HUIXTLA – After three days of walking along a scorching highway in southern Mexico, a couple thousand migrants decided to rest here Tuesday, receive medical attention for badly blistered feet, wash clothing in the river and doze in any shade they could find.
Nitza Maldonado and Omar Rodríguez sprawled on the sidewalk beside a local church with their 6-year-old son. The Honduran family had paid a smuggler $12,000 last year to get to the United States, but they were nabbed in Texas and deported.
Recommended Videos
Due to the pandemic, they had lost their jobs there — she as an assistant at a law firm and he as a worker in a laundry. Back in Honduras, they faced unemployment and debts from their failed attempt to migrate so they decided to leave again on their own.
Sleeping on the ground and sometimes eating only one meal a day, they decided the risks of rough handling or deportation by Mexican authorities were worth joining the large group effort to walk north.
“You have to migrate because in our country there’s a lot of unemployment, there’s no education,” Maldonado said. “That’s why this is happening to us.”
It has been years since Mexican authorities allowed such a large group of migrants to walk out of the southern state of Chiapas. Recent smaller attempts were dissolved, sometimes with excessive force, by National Guard troops and immigration agents after the migrants tired.

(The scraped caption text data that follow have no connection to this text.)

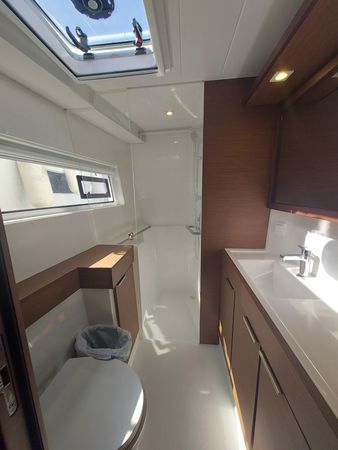 Lagoon 40 | The Dove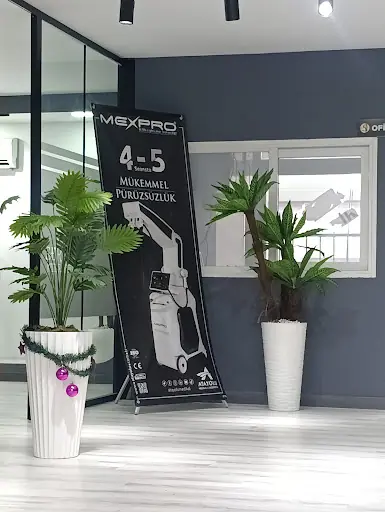 Serlux Beauty Lounge 2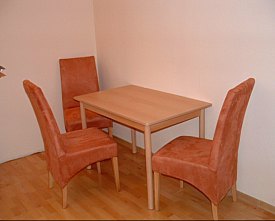 Sitzecke mit 3   lachsfarbenden Stühlen
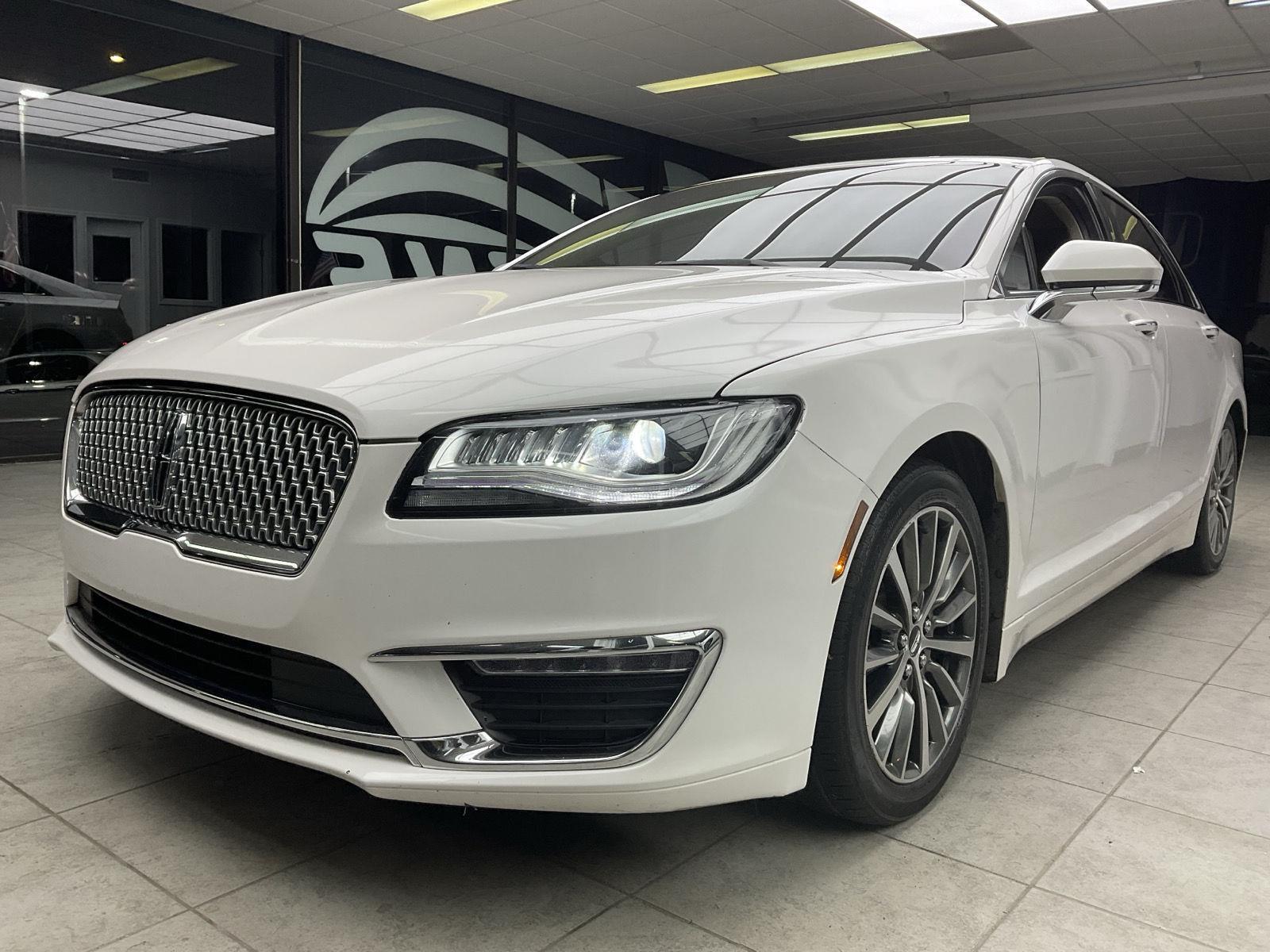 2019 Lincoln MKZ Standard photo 3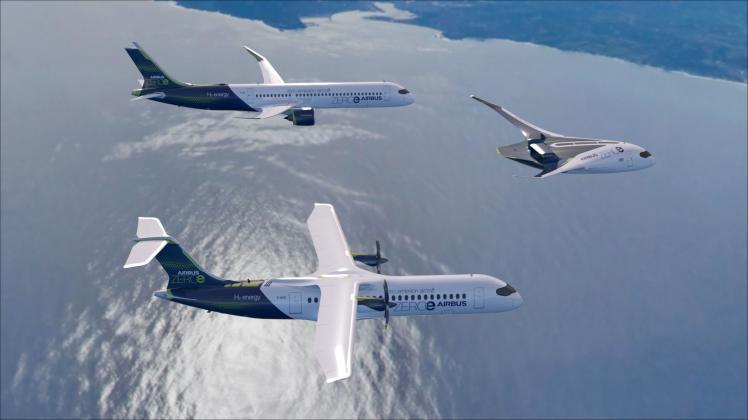 Die futuristischen Airbus-Flieger im Modell: Spektakulär ist die Flunder, der fliegende Flügel (rechts).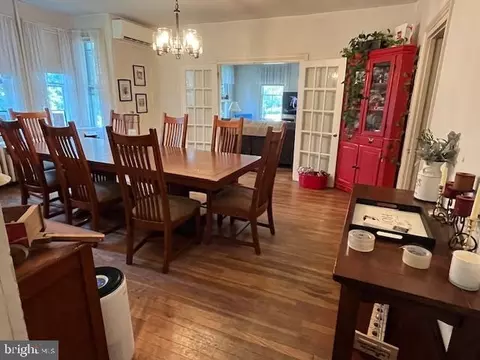 Dining - 203 S Main St, Berlin, MD 21811 photo 1 of 3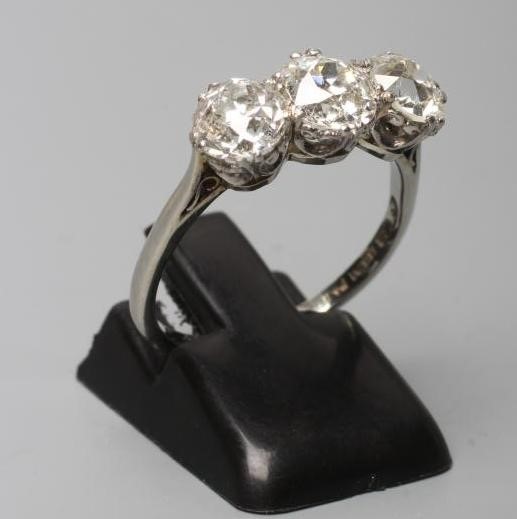 A THREE STONE DIAMOND RING Image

On Tuesday, there was still no visible move to break up the group. Including hundreds of children, the group has been moving slowly, covering just 25 miles (41 kilometers) in three days.

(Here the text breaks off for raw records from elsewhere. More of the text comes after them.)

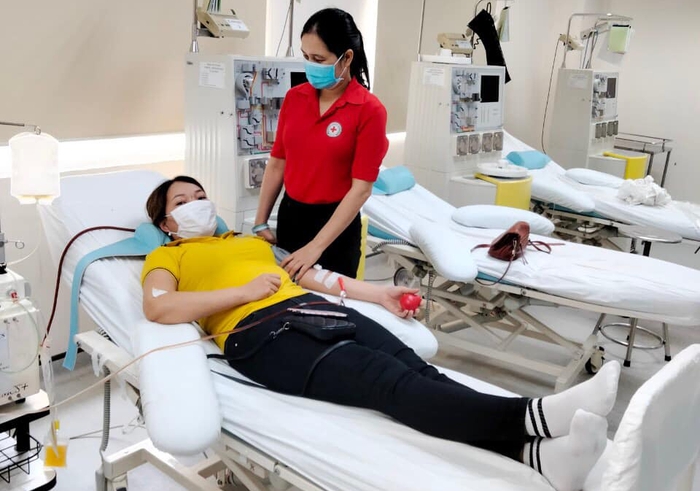 Chủ tịch Hội LHPN phường 115 lần hiến máu cứu người- Ảnh 3. Chủ tịch Hội LHPN phường 115 lần hiến máu cứu người- Ảnh 3.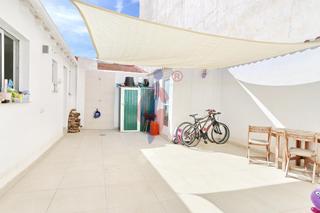 Casa en Calle josep renau 7. Planta baja lista para entrar a vivir en guardamar del segura!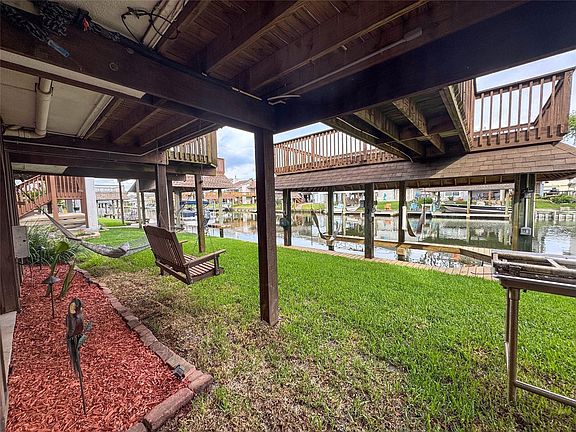 4th image of 1031 Redfish St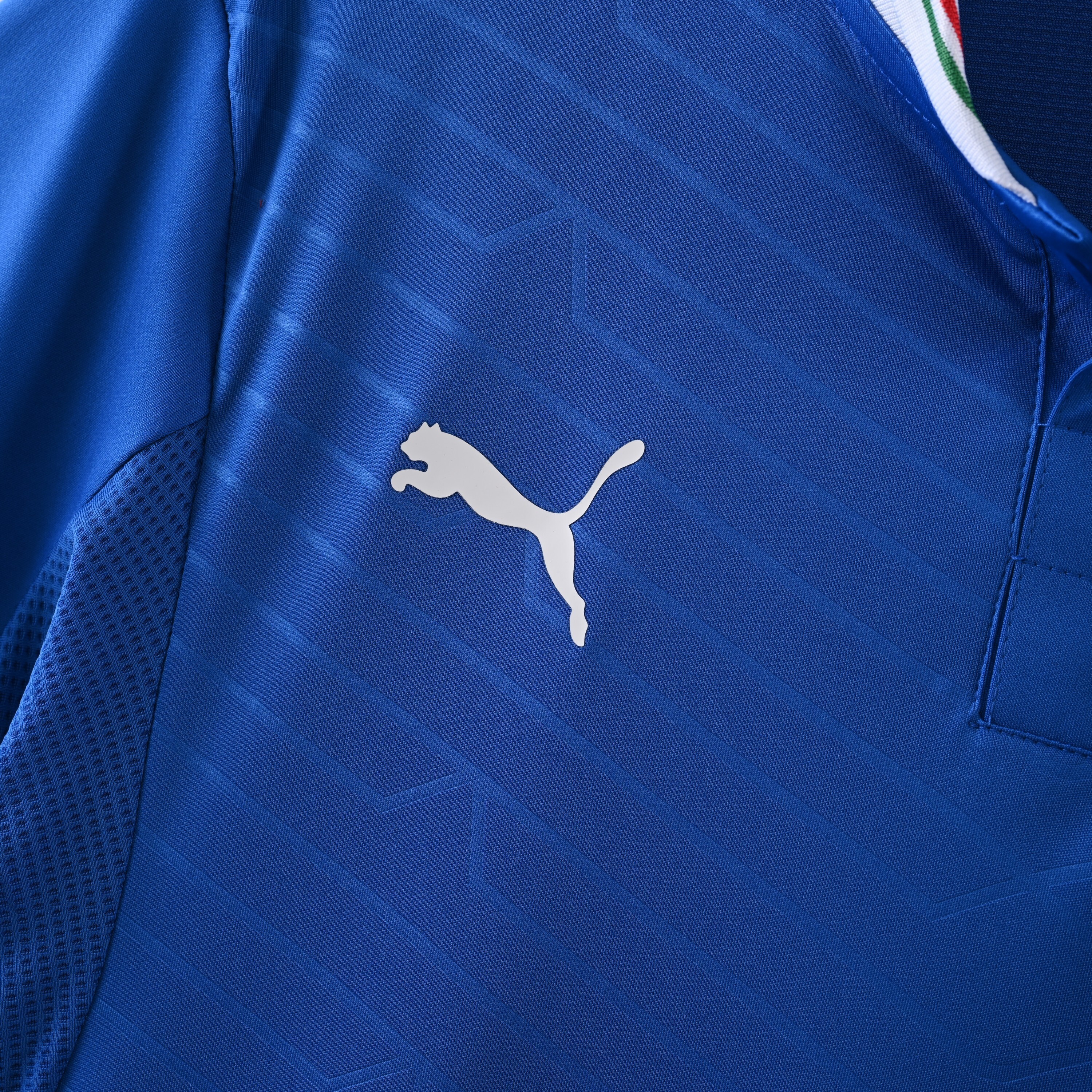 2012 Italy Home jersey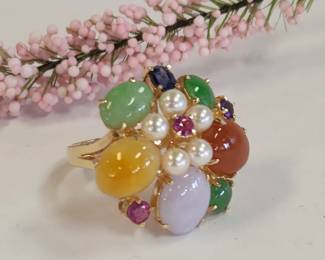 Multi colored Jade with Ruby, Sapphires and Amethyst in 14k yellow gold ring sz 7.5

Migrants took advantage of the pause to charge phones, dry out from Monday's rain and cool off in the river.
Dayana Flores, 17, and her 20-year-old husband Kevin Ortiz, left Honduras four months ago when their baby was only 20 days old. Since then they’ve been in the southern Mexican city of Tapachula going regularly to Mexico’s asylum office, lining up before dawn as they attempted to get legal status, but nothing seemed to advance.
“Better to run the risk, maybe one can make it (to the U.S.), than to be there caged without work, without a place to work, without food, without anything,” Flores said.
Others spoke of similar frustration with the slow pace of Mexico’s asylum office.
Rosibel Maldonado said she waited the 45 working days that the agency said it would take to process her asylum application, but never heard anything, so she left.
Not all said they were trying to make it to the U.S. Mexico has seen the number of asylum applications it receives skyrocket in recent years. Through September, Mexico had received 90,000 applications, more than two-thirds of them in the Tapachula office.
While the government has tried to contain migrants to southern Mexico, far from the U.S. border, many seek to reach northern cities where there are far more employment opportunities than in the economically depressed south.
Carlos Fuentes was traveling with his wife and six children. They want to make it to the northern city of Monterrey.
Fuentes spent six years in the U.S. before being deported a decade ago. He said gang members tried to recruit his kids — the boys to sell drugs, the girls as girlfriends — so they had to leave.
“We’re out of money and so we decided to come with the caravan and thank God they haven’t detained us,” he said.